Rewrite each of the entries with "blue glass pane" changed to "tinted glass panel" wherever it occurs, keeping everything else the same and leaving out the pictures.

>> start Data

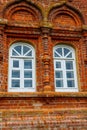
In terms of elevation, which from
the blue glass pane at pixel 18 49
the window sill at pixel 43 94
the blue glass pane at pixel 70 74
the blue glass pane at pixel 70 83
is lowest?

>> end Data

Expected answer:
In terms of elevation, which from
the tinted glass panel at pixel 18 49
the window sill at pixel 43 94
the tinted glass panel at pixel 70 74
the tinted glass panel at pixel 70 83
is lowest?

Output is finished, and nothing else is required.